Mister karakteriyle ‘Buffalo Bill’e göndermede bulunuyor gibi gözüken yapım, genel havasıyla da ‘Mad Max’vari bir atmosfer sunuyor.
Toparlarsak ‘Western tadı’ da taşıyan ‘Vampir Cehennemi: İstila’, mütevazı bir vampir filmi. Ünlü zombi dizisi ‘The Walking Dead’den de hoşlananlar için diyelim... Bu arada filmin senaryosunu ‘Mister’ karakterinde karşımıza gelen Nick Damici kaleme almış.
‘Bir Nefes’
DİĞER SEÇENEKLER
Haftanın yenilerinden ‘Bir Nefes’ (‘Ein Atem’) Ramin Bahrani’nin imzasını taşıyor. Oyuncular Jördis Triebel, Chara Mata Giannatou, Benjamin Sadler ve Apostolis Totsikas. Burak Aksak’ın yönettiği ‘Dede Korkut Hikâyeleri: Salur Kazan: Zoraki Kahraman’ın kadrosunda şu isimler yer alıyor: Mahir İpek, Devrim Yakut, Onur Atilla ve ‘rahmetli’ Erdal Tosun. ‘11’i ise Can Varol yönetmiş, filmde Zeynep Gülay, Anıl Can Yılar, Cansu Şahin ve Osman Cavcı gibi oyuncular rol almış. ‘Prenses ve Kurbağa: Ajanlar İşbaşında’ (‘The Swan Princess Royally Undercover’), haftanın animasyonu, yönetmen Richard Rich.
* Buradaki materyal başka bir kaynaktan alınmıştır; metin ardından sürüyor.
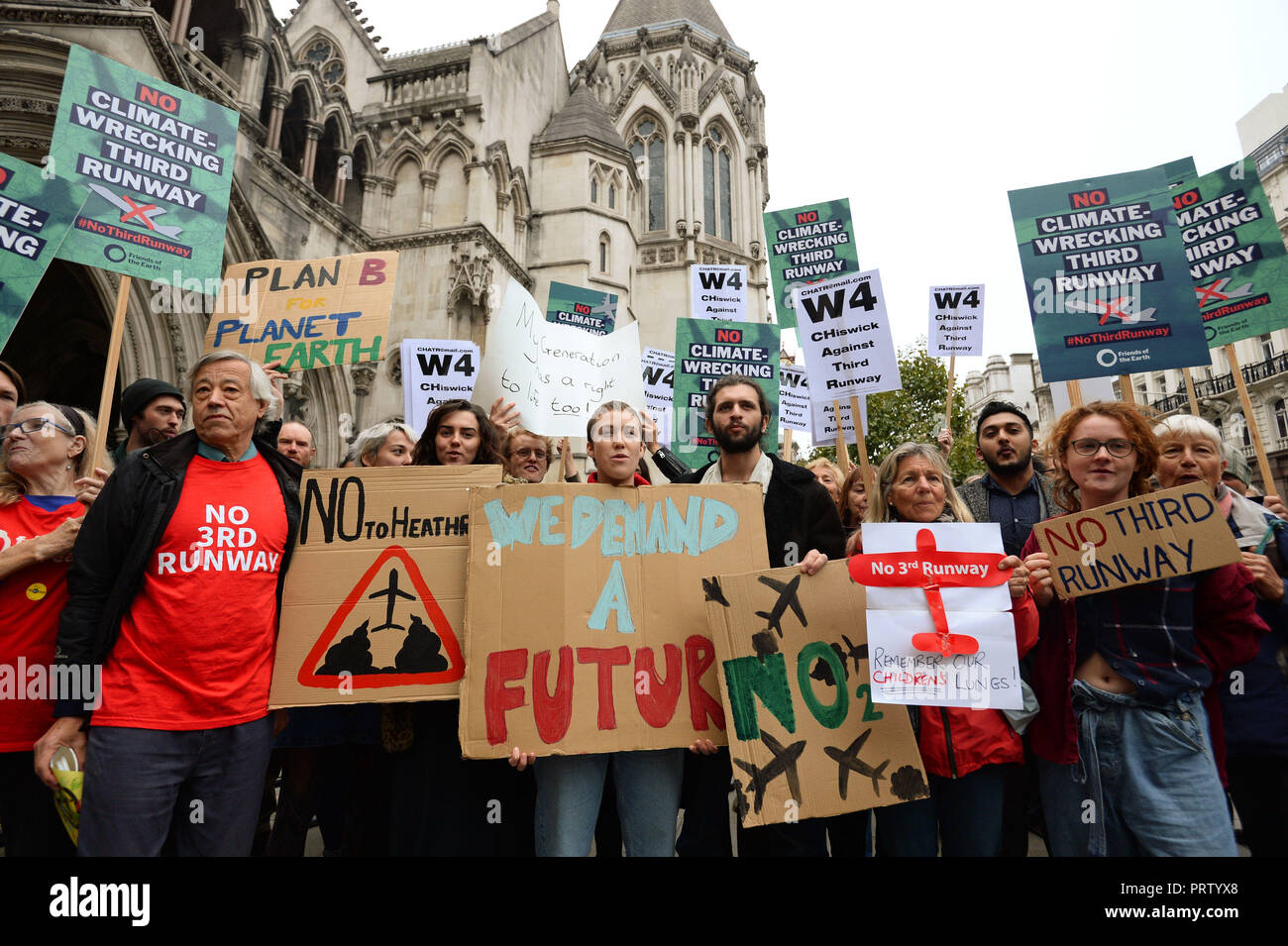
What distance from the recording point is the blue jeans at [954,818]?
2.58 metres

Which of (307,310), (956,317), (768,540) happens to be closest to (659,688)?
(768,540)

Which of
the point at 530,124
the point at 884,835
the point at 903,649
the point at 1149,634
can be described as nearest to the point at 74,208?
the point at 903,649

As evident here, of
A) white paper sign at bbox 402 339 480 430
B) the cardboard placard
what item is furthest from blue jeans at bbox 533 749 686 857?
white paper sign at bbox 402 339 480 430

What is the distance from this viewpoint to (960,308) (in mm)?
7734

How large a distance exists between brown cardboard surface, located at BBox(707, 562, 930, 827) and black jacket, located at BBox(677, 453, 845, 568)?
38 centimetres

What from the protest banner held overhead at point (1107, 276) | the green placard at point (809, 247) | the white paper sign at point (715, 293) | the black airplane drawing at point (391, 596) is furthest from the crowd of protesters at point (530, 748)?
the white paper sign at point (715, 293)

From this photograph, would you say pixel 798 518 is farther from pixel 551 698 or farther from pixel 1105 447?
→ pixel 551 698

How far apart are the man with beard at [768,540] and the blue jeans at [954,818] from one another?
322mm

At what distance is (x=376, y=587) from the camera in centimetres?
271

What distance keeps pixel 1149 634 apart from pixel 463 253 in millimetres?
18319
Erdoğan Koç imzalı ‘Çünkü Onu Çok Sevdim’de ise başrolleri Emre Kanat, Aysu Alev Aygün, Ümit Sağlam ve Hüseyin Yaşar paylaşıyor. ‘Dokuzuncu Hayat’ı (‘The 9th Life of Louis Drax’) Alexandre Aja
yönetmiş, oyuncular Jamie Dornan, Sarah Gadon ve Aaron Paul.